Felipe, verdadero y recordado puntal de la reforma del socialismo español -esencial para la modernización del país desde una visión de progreso, pese a quien le pese-, definió en una entrevista que el cambio era que España funcionara. Lección olvidada fundamental: cambio es que la cosa funcione. El lamento profundo que este PSOE capitidisminuido de Susana y Pedro a marcha martillo va a vivir desde una posición de privilegio desde ya mismo es que no ha hecho en los últimos tiempos, ni hace, que las cosas funcionen. Ésa es la clave. Solo el reconocimiento de los muchísimos errores propios, de aptitud y, como casi siempre en política, de actitud permitiría que el PSOE regresara al escenario. Un partido que ha ganado las elecciones en Andalucía está por supuesto en el mapa, pero la alternativa a su gobierno suma más parlamentariamente y lo echa del poder. Se puede ganar sin gobierno e intentar vivir de unas rentas flacas, pero si hay gobierno, se gana. Es política de verdad.

No me gustan los pactos, pero respeto las reglas del juego parlamentario que requiere una mayoría que sostenga al gobierno, aunque critique que acontezcan y rechace ideológicamente a sus valedores, en todo o en parte. Dicho esto, lo que ocurre es que aquí el PSOE se ha ido pegando tiros en el pie con una habilidad certera y una soberbia cegadora que lo ha arrojado a la oposición. Ha sido el partido más votado pero que pierda el gobierno de la Junta no ha levantado una ola de tristeza en Andalucía. El comentario generalizado es que ya era hora de que salieran, que vengan otros. Y esa voluntad de cambio, que se detectaba aun sutilmente antes de las elecciones sin que se reparase en ello, soporta, también con carácter general, que el cambio se propicie con el peligroso concurso de Vox; como mucho, algo preocupados en mantener a raya sobresaltos, pero validando el cambio a toda costa.

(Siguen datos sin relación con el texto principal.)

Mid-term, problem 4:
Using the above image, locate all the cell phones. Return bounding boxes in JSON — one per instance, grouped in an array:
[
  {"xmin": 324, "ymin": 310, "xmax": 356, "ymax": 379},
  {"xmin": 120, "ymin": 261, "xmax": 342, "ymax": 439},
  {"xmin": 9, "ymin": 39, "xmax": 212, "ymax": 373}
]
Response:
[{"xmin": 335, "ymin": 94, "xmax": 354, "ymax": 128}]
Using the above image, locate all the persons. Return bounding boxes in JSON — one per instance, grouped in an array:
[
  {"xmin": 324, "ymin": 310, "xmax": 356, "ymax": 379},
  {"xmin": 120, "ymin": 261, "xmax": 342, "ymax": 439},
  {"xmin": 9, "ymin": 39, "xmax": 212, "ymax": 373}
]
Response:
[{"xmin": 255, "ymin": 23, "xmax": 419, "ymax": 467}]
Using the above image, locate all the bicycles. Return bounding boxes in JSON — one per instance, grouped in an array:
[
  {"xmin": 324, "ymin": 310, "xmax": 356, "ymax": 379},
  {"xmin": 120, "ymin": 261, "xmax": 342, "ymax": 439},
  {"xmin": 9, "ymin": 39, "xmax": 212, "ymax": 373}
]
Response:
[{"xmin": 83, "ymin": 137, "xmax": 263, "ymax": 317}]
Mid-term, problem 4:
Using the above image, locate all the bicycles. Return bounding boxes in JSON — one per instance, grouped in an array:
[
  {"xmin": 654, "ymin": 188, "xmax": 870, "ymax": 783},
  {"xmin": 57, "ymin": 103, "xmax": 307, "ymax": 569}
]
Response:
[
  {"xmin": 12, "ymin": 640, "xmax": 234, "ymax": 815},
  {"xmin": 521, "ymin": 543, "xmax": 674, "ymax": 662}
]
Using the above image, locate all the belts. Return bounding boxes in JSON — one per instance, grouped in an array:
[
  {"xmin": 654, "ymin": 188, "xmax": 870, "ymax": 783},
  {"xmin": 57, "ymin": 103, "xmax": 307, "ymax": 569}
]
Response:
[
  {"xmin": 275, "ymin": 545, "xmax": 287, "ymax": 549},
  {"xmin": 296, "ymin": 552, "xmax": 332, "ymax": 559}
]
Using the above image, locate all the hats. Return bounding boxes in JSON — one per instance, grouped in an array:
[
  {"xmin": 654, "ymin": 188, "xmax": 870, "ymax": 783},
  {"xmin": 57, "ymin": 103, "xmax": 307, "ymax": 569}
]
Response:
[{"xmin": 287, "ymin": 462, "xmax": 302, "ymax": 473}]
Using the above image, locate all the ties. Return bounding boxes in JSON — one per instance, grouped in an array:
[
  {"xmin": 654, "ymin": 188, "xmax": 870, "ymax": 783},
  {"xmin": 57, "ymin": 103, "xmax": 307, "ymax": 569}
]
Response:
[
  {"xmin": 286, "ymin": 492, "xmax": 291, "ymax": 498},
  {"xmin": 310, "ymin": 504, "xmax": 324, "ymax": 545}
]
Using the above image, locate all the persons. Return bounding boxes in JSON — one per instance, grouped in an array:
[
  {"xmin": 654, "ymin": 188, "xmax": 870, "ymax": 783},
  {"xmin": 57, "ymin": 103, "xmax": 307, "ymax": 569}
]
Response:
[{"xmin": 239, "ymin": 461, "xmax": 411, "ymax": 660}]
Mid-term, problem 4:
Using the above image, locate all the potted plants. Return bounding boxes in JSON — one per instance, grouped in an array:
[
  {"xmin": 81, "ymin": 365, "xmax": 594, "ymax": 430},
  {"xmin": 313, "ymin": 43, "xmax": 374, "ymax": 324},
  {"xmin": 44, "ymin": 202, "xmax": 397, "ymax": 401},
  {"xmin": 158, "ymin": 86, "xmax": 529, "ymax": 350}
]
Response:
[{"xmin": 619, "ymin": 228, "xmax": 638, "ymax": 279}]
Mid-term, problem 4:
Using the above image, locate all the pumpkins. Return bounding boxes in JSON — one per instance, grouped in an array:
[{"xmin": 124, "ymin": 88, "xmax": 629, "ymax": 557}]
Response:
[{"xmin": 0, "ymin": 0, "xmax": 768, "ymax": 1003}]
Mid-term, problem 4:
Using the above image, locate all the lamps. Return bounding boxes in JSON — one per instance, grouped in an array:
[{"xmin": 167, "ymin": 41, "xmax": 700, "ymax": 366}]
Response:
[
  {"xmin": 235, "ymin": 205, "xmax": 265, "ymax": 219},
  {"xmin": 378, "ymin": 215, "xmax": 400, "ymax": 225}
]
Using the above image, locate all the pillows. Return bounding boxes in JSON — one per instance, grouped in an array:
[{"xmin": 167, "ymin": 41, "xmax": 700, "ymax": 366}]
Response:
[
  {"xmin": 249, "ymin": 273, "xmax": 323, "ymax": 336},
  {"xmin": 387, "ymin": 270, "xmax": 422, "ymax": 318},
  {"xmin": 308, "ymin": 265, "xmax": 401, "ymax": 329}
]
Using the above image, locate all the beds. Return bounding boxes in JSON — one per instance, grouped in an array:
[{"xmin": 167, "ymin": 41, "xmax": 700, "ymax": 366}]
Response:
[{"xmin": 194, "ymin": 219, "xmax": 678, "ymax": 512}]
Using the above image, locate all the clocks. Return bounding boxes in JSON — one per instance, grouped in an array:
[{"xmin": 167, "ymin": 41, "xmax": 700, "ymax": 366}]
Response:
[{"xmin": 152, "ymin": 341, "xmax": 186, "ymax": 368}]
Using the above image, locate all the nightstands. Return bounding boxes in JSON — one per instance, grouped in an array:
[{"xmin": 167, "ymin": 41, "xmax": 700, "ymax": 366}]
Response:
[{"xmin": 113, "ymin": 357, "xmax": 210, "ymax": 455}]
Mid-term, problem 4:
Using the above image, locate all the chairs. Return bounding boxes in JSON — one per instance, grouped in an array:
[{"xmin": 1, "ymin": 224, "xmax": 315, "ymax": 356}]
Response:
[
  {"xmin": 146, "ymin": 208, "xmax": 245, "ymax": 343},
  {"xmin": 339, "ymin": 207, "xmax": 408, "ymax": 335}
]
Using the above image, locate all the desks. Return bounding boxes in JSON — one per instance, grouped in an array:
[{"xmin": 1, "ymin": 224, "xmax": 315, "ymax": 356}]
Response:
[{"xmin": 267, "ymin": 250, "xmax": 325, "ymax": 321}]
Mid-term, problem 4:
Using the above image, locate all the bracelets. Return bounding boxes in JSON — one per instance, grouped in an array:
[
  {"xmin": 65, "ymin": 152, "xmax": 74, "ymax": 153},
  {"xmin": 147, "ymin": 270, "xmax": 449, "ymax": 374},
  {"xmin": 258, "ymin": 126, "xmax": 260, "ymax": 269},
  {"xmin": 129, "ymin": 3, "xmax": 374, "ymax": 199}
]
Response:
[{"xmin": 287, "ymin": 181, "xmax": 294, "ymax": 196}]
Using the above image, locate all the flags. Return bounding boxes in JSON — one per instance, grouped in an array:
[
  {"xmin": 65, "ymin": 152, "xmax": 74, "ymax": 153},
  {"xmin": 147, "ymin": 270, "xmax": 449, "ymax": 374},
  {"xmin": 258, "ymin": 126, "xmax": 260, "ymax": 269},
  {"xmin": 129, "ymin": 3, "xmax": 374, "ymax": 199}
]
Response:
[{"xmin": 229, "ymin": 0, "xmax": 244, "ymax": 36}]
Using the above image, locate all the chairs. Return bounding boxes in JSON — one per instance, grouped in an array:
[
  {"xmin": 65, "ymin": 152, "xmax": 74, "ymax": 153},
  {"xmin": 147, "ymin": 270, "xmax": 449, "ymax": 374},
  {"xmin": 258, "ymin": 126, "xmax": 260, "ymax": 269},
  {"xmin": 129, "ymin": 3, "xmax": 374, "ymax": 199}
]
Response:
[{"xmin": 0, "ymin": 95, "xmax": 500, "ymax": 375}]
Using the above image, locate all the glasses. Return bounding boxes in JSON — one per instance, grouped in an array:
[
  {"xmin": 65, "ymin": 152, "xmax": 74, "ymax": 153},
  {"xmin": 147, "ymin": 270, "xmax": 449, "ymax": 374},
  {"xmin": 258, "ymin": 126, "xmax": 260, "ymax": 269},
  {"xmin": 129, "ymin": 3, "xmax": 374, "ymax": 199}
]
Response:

La deriva del PSOE hacia este destino incierto no es nueva, viene de hace años. Ha desatendido torpísimamente las evidentes señales de alarma. El PSOE ya perdió las elecciones pero mantuvo el gobierno pactando con IU. Pudo aprovechar la prórroga para cambiar pero no lo hizo. Se enrocó en sus formas de mesa camilla, en sus líderes incontestables, en mantenerse, en conservarse. Y éste es el resultado: no puede aspirar al cambio. Y, hoy por hoy, ni al retorno.